***** Selection
Get all numbers that add up to a number
Question:
I’m trying to find a way to display all the possible sets of X integers that add up to a given integer. for example to get all 2 integer sets that make 5 I would have:
1, 4
2, 3
Or for 3 integers that make 6:
1, 1, 4
1, 2, 3
2, 2, 2
I only need whole numbers not including 0 and it only needs to work on up to about 15 in a set and 30 max. number.
I’m not even sure if this has a term mathematically. It’s similar to factorisation I guess?
Answers:
There’s a snippet here:
from itertools import combinations, chain
def sum_to_n(n):
'Generate the series of +ve integer lists which sum to a +ve integer, n.'
from operator import sub
b, mid, e = [0], list(range(1, n)), [n]
splits = (d for i in range(n) for d in combinations(mid, i))
return (list(map(sub, chain(s, e), chain(b, s))) for s in splits)
Use it like this:
for p in sum_to_n(4):
print p
Outputs:
[4]
[1, 3]
[2, 2]
[3, 1]
[1, 1, 2]
[1, 2, 1]
[2, 1, 1]
[1, 1, 1, 1]
These are called partitions of the integer in question. Others have provided links to define them.
A trick to do these things is often to do them recursively. For example, suppose I wanted to form all distinct ways to build 10 as the sum of exactly three integers, none of which appears more than once.
Look at the largest possible component in that sum. Can it be 10? No, since if the largest component is a 10, then what remains? I.e., 10 – 10 = 0. It turns out that if the largest element in the sum is a 7, then what remains, to be partitioned into a sum of two positive integers is 3. And we can break 3 into a sum of two distinct integers in exactly one way. So {7,2,1} is such a partition, and the only partition that involves an element as large as 7.
**********
Exercise task A →
Decide whether each statement below agrees with the thread on integer sums. Answer yes or no for each, and quote the words from the thread that settle it.
(i) The asker wants 0 to count as one of the numbers in a set.
(ii) One answer calls these sets partitions of the integer.
(iii) When 10 is built from three integers, the largest part can be 10.
Exercise task B →
Write out the part of the integer-sum thread starting at "I’m not even" and ending at "s in splits)", renaming "splits" to "subsets".
Exercise task C →
Carry the thread on integer sums further, picking up after its last sentence.
***** Data section
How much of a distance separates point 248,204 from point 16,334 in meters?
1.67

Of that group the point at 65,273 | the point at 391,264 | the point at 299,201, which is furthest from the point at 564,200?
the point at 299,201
**********
Written answer A →
(i) No: "I only need whole numbers not including 0"
(ii) Yes: "These are called partitions of the integer in question."
(iii) No: "Can it be 10? No"

Written answer B →
I’m not even sure if this has a term mathematically. It’s similar to factorisation I guess?
Answers:
There’s a snippet here:
from itertools import combinations, chain
def sum_to_n(n):
'Generate the series of +ve integer lists which sum to a +ve integer, n.'
from operator import sub
b, mid, e = [0], list(range(1, n)), [n]
subsets = (d for i in range(n) for d in combinations(mid, i))
return (list(map(sub, chain(s, e), chain(b, s))) for s in subsets)

Written answer C →
Can 6 be used as the largest element? If so, then we would have 4 remaining. And we can break 4 in exactly one way, to yield the partition {6,3,1}. Further searching will yield other partitions of 10 as {5,4,1}, {5,3,2}. No others can exist.
The point is, this operation can easily be defined as a recursive function. With careful coding, one might even use memoization, to avoid recomputing that which we have seen before.
Here is one way to solve this problem:
def sum_to_n(n, size, limit=None):
"""Produce all lists of `size` positive integers in decreasing order
that add up to `n`."""
if size == 1:
yield [n]
return
if limit is None:
limit = n
start = (n + size - 1) // size
stop = min(limit, n - size + 1) + 1
for i in range(start, stop):
for tail in sum_to_n(n - i, size - 1, i):
yield [i] + tail
You can use it like this.
for partition in sum_to_n(6, 3):
print partition
[2, 2, 2]
[3, 2, 1]
[4, 1, 1]
Your question can be rephrased like this :
Given a number N, find all sets [S1, S2, S3 …..] where the sum of each set equals N. The size of the sets are given by the number L.
First let’s consider the case of L=2.This means that you can have the following sets
(9,1) , (8,2), (7,3) , (6,4) , (5,5)
I’ll call this the base solution and you’ll soon see why.
Let’s change our L to 3 now and redo our answer :
So let’s consider the number 9. Does there exist such a list L such that sum(L) + 9 = 10 ? The obvious answer is No, but what’s interesting here is not the answer but the question itself. We are basically asking for a set of 2 elements that can be summed up to be the number 1. This is the same problem that was solved by the base solution.
So therefore for each number x in [9,8,7,6,5,4,3,2,1] you try to find a set [a,b]such that x+a+b = 10.
This isn’t a complete answer, but the idea is that you see the pattern here, and use recursion to calculate the base case as done above and then figure out the recursive call that will complete your solution. Good luck!
Thank you @Jason Orendorff – I further developed your function, because I needed a few more options.
It`s now possible to specify min and max summand count, and to permutate the combinations.
Be careful with max_summand_count: If you set it too high, you end up in recursion hell 🙂
from itertools import permutations
def get_all_possible_summands_to_n(n, min_summand_count=1, max_summand_count=5, min_summand=1, max_summand=None, permutate=False):
if min_summand_count < 1:
raise ValueError("min_summand_count may not be below 1")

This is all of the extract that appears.